Home

Awesome

Graph2Vid: Flow graph to Video Grounding for Weakly-supervised Multi-Step Localization

This is the official PyTorch implementation of Graph2Vid [1] (ECCV'22 oral). The repo includes, the code to run graph grounding on the CrossTask dataset [2], as well as the corresponding flow graphs.

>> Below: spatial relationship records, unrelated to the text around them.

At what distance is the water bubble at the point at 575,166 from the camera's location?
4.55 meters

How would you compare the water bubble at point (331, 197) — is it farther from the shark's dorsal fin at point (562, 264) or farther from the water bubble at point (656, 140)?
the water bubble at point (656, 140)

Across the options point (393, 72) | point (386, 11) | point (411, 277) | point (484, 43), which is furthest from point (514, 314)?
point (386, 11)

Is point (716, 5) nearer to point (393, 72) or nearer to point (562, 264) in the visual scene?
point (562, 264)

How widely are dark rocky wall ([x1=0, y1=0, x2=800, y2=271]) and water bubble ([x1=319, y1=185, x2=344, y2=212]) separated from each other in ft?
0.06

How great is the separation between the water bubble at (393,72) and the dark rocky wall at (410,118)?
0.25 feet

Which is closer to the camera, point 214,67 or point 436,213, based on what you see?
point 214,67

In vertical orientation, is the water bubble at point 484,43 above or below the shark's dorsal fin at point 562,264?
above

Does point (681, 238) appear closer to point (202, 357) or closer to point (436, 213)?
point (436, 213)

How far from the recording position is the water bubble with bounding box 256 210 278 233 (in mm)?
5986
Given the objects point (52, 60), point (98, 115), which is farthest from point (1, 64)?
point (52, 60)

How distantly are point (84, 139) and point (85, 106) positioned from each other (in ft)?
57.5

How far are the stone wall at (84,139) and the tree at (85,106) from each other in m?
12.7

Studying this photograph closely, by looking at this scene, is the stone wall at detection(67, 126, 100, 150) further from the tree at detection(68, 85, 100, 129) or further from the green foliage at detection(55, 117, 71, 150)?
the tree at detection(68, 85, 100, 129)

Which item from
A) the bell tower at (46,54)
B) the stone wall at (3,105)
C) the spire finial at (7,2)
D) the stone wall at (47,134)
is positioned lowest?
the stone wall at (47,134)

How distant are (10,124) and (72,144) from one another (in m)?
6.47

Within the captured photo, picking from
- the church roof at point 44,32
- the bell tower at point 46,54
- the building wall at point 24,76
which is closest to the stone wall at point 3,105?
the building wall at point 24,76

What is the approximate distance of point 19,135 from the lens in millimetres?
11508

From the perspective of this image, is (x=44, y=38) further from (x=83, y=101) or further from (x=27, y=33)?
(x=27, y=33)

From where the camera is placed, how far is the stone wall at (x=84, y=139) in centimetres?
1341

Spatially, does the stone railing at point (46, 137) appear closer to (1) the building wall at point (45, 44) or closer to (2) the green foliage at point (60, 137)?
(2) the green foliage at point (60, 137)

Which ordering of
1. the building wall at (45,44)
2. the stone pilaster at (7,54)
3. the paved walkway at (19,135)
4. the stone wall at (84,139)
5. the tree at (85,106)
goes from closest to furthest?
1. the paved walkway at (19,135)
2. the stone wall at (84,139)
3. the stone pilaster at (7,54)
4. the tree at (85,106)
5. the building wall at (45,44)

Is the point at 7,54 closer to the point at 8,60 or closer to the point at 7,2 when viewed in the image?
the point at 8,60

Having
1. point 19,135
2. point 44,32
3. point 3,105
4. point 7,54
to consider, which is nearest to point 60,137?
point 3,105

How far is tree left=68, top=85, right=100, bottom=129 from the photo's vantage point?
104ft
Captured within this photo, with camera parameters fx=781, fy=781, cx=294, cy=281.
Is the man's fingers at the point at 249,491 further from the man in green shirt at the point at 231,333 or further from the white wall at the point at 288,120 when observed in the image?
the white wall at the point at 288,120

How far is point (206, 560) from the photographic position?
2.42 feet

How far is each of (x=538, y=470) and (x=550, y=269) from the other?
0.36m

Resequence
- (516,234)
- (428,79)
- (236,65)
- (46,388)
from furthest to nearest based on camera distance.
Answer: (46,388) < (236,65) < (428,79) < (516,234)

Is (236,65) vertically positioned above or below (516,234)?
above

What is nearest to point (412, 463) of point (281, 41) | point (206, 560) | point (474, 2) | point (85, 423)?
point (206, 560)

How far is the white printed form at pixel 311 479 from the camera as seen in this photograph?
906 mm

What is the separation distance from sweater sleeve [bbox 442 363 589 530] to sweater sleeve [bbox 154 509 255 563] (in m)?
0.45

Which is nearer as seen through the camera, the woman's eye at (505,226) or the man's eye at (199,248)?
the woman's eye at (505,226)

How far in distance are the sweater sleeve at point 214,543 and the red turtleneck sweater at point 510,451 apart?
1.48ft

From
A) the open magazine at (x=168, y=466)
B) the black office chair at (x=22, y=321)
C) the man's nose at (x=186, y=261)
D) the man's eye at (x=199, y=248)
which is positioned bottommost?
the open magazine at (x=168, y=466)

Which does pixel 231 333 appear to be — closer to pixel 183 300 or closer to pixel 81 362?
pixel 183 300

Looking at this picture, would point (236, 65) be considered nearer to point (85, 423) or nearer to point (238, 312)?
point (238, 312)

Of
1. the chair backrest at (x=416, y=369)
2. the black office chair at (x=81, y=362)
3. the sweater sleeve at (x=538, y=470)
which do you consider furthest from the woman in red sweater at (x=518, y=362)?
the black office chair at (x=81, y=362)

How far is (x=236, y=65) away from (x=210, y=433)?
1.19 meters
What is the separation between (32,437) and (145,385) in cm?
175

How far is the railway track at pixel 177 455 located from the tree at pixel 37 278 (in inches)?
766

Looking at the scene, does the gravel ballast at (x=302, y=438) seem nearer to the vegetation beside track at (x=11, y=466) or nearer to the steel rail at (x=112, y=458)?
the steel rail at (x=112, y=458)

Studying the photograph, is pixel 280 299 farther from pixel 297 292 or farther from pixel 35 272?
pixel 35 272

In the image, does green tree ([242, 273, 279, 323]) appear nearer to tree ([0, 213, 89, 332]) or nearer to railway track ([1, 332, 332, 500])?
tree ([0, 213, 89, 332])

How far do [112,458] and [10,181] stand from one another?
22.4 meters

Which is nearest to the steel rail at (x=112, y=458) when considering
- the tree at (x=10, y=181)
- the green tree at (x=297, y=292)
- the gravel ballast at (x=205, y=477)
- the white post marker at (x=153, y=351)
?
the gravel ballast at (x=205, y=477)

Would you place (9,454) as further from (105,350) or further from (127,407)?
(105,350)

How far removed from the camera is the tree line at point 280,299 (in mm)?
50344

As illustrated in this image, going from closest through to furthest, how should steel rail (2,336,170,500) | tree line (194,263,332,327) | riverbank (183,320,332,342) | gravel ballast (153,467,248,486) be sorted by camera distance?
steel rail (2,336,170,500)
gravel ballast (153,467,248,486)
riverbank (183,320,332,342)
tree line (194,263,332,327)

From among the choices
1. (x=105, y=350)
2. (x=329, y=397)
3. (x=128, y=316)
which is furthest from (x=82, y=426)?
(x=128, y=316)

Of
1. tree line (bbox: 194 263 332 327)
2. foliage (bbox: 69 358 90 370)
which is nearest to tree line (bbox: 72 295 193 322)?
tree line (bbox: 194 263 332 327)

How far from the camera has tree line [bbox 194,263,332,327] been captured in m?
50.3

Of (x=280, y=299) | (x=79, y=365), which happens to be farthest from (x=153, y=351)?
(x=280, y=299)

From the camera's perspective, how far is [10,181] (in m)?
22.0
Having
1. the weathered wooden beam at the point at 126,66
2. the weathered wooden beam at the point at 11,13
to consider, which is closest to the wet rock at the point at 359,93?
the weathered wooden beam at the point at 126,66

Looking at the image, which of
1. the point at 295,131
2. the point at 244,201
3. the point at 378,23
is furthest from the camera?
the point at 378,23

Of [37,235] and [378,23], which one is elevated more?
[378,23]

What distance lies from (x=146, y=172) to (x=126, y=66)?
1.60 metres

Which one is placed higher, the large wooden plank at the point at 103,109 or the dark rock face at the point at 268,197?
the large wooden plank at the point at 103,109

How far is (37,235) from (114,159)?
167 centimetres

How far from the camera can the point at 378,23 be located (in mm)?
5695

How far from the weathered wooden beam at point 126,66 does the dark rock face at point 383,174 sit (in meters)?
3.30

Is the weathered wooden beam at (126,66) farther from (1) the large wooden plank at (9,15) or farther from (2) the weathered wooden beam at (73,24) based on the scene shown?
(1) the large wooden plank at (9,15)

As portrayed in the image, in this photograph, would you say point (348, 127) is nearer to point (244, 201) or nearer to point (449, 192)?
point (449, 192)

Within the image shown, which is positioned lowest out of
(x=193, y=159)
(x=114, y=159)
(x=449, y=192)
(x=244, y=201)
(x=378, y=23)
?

Set up the data and the pre-trained models

  1. Unpack the CrossTask data and the corresponding flow graphs by running the following command in the project root: unzip crosstask_with_graphs.zip The folder contains flow graphs created i) manually, ii) obtained with the learning-based parser, or iii) the rule-based parser.
  2. Git-clone the MIL-NCE [3] feature extractor from the official repo: git clone https://github.com/antoine77340/MIL-NCE_HowTo100M.git
  3. Set up the paths to where you git-cloned the MIL-NCE repo. For that, modify the S3D_PATH variable in paths.py.

Run graph grounding on CrossTask

  1. Open the evaluate.ipynb notebook and run the step localization evaluation on CrossTask.

Reference

[1] Dvornik et al. "Graph2Vid: Flow graph to Video Grounding for Weakly-supervised Multi-Step Localization." ECCV'22.

[2] Zhukov et al. "Cross-task: weakly supervised learning from instructional videos." CVPR'19

[3] Miech et al. "End-to-end learning of visual representations from uncurated instructional videos." CVPR'20.